Ariz. Admin. Code § 17-1-512

Current through Register Vol. 30, No. 45, November 8, 2024
Section R17-1-512 - Rehearing and Judicial Review
A. A party may file a written motion for rehearing with the executive hearing office, stating in detail the reasons a rehearing should be granted.
B. Unless otherwise provided by statute, a motion for rehearing is timely if received by the Executive Hearing Office within the later of:
1. Fifteen days after the date of in-person service of the administrative hearing decision, or
2. Fifteen days after the mailing date of the administrative hearing decision.
C. A timely motion for rehearing stays an agency action, other than:
1. A summary suspension under A.R.S. § 41-1064(C), or
2. An agency action sustained under subsection (J).
D. An administrative law judge may grant a rehearing for any of the following reasons materially affecting a party's rights:
1. Irregularity in the proceedings of the Arizona Department of Transportation or the Division, or any order or abuse of discretion, that deprived the moving party of a fair hearing;
2. Misconduct of the Arizona Department of Transportation or the Division, its staff, an administrative law judge, or the prevailing party;
3. Accident or surprise that could not have been prevented by ordinary prudence;
4. Newly discovered material evidence that could not, with reasonable diligence, have been discovered and produced at the hearing;
5. Excessive penalty;
6. Error in the admission or rejection of evidence or other errors of law occurring at the hearing or during the progress of the proceedings;
7. That the administrative hearing decision is a result of passion or prejudice; or
8. That the findings of fact or decision is not justified by the evidence or is contrary to law.
E. An administrative law judge may affirm or modify an administrative hearing decision or grant a rehearing to all or any of the parties on all or part of the issues for any of the reasons in subsection (D). An order modifying an administrative hearing decision or granting a rehearing shall specify the grounds for the order.
F. An administrative law judge may order a rehearing for a reason in subsection (D).
G. An administrative law judge may require the filing of written briefs on the issues raised in a motion for rehearing.
H. When a motion for rehearing is based upon affidavits, they shall be served with the motion. An opposing party may, within 15 days after service, serve opposing affidavits. An administrative law judge may extend this period for a maximum of 20 days for good cause as described in subsection (I) or by written stipulation of the parties. Reply affidavits may be permitted at the discretion of the administrative law judge.
I. An administrative law judge may extend the time limits in subsections (A) and (H) upon a showing of good cause. A party demonstrates good cause by showing that the grounds for the party's motion or other action could not have known in time, using reasonable diligence, and a ruling on the motion will:
1. Further administrative convenience, expedition, or economy; or
2. Avoid undue prejudice to any party.
J. An administrative law judge shall issue an administrative hearing decision as a final decision without an opportunity for a rehearing if the administrative law judge makes specific findings that:
1. The public health, safety, and welfare require immediate effectiveness of the administrative hearing decision; and
2. A rehearing of the decision is impractical, unnecessary, or contrary to the public interest.
K. A party may appeal or request judicial review of a final administrative hearing decision in the Superior Court of Arizona as provided by statute.

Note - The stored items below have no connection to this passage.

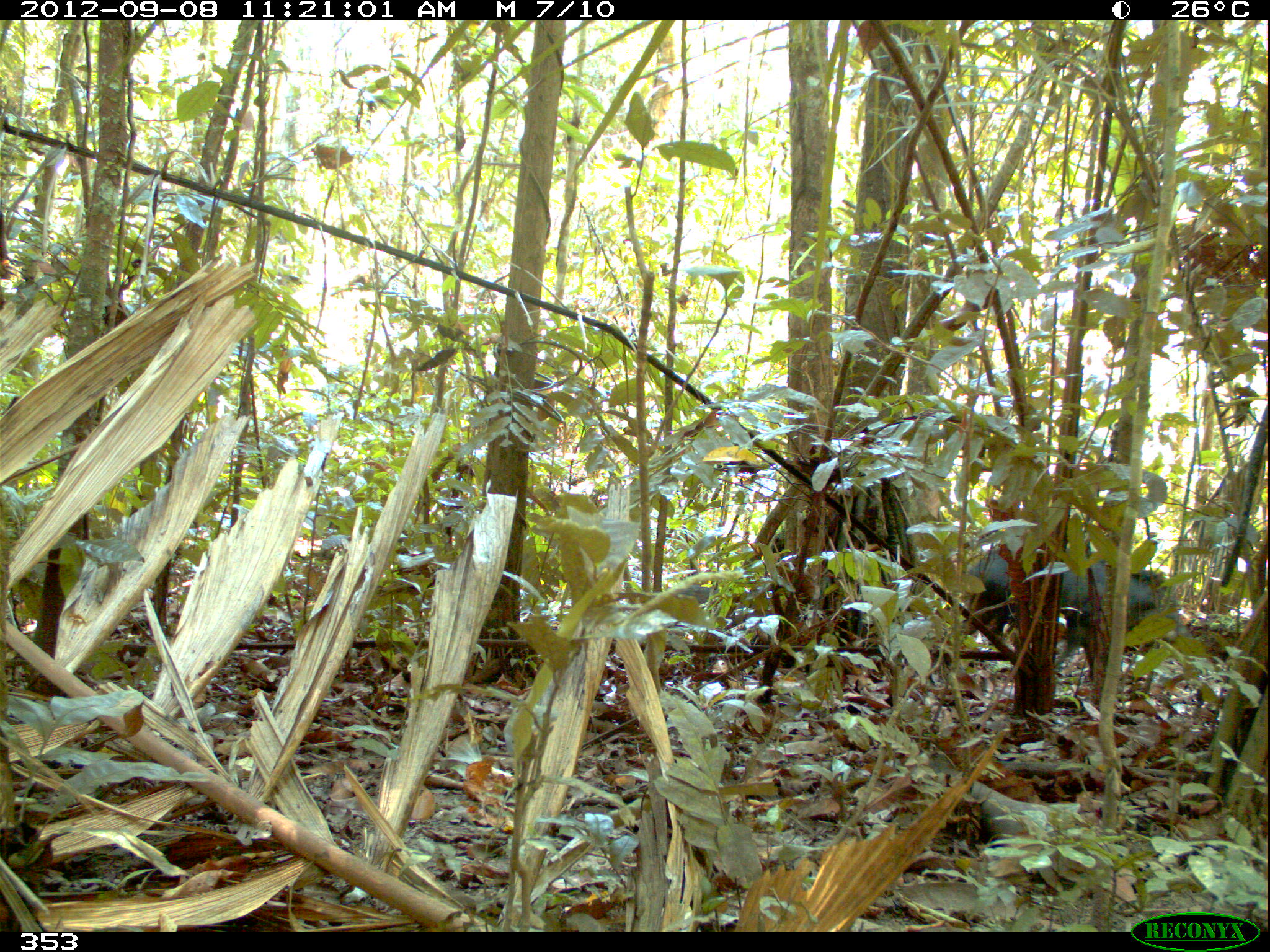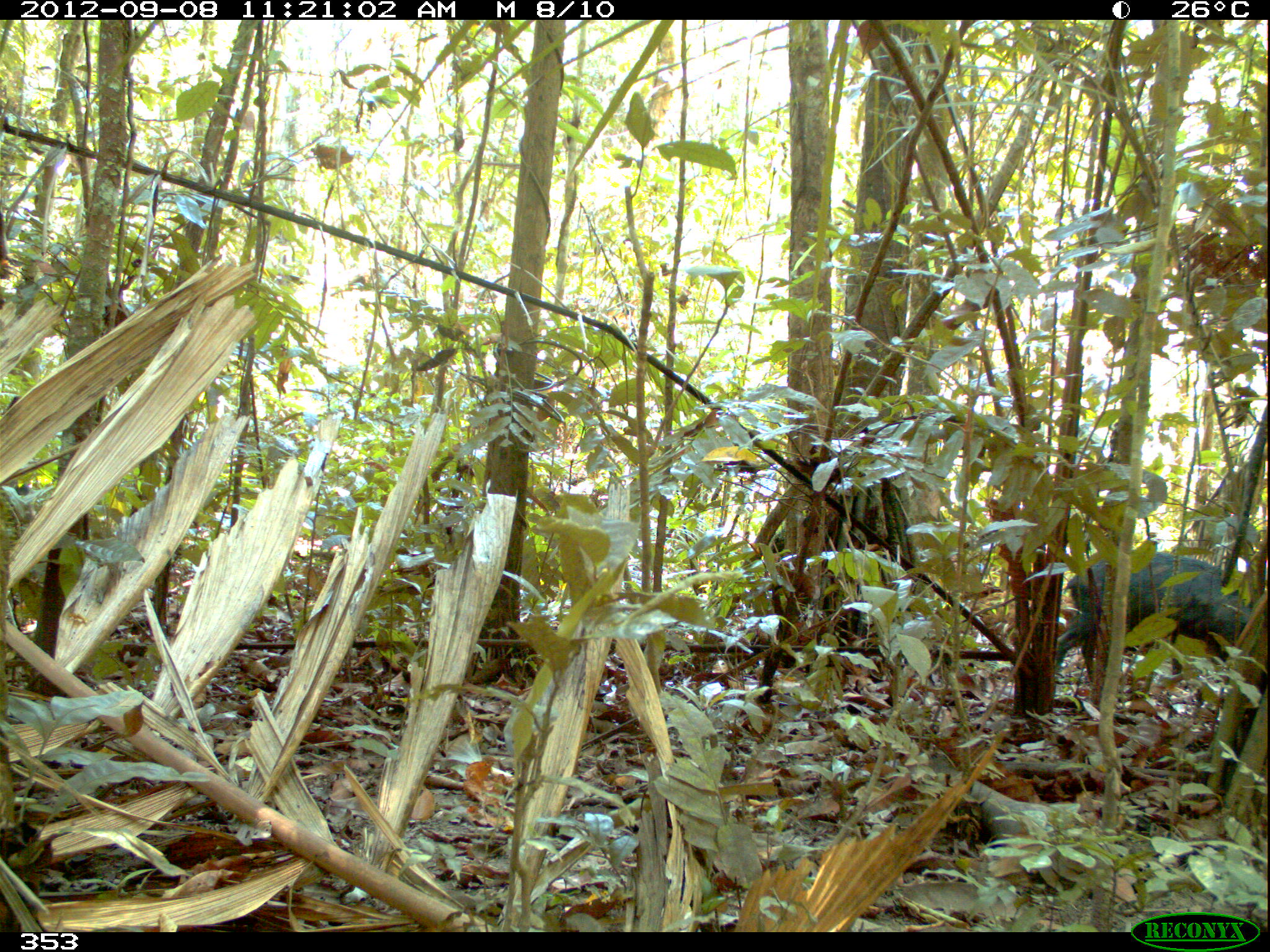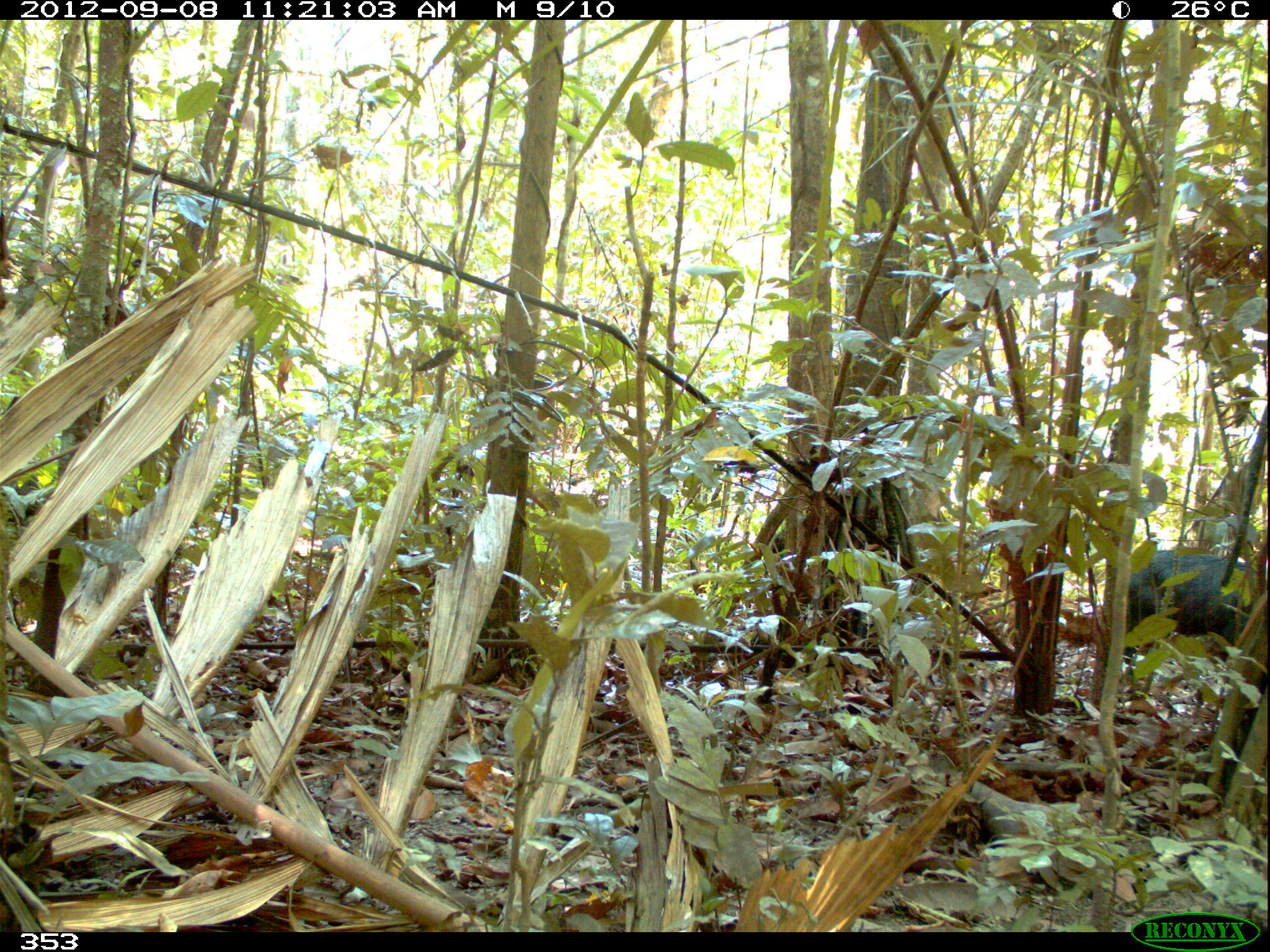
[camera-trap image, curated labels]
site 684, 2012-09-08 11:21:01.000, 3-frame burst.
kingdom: Animalia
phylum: Chordata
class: Mammalia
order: Artiodactyla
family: Tayassuidae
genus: Tayassu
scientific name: Tayassu pecari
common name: white-lipped peccary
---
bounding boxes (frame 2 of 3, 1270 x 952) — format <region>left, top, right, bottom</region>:
tayassu pecari: <region>1057, 548, 1254, 670</region>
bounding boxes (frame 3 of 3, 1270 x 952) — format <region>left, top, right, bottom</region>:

Ariz. Admin. Code § R17-1-512

New Section recodified from R17-4-912 at 7 A.A.R. 3477, effective July 20, 2001 (Supp. 01-3). Amended by final rulemaking at 7 A.A.R. 4133, effective September 13, 2001 (Supp. 01-3). Former R17-1-512 renumbered to R17-1-513; new R17-1-512 renumbered from R17-1-511 and amended by final rulemaking at 13 A.A.R. 4598, effective February 3, 2008 (Supp. 07-4).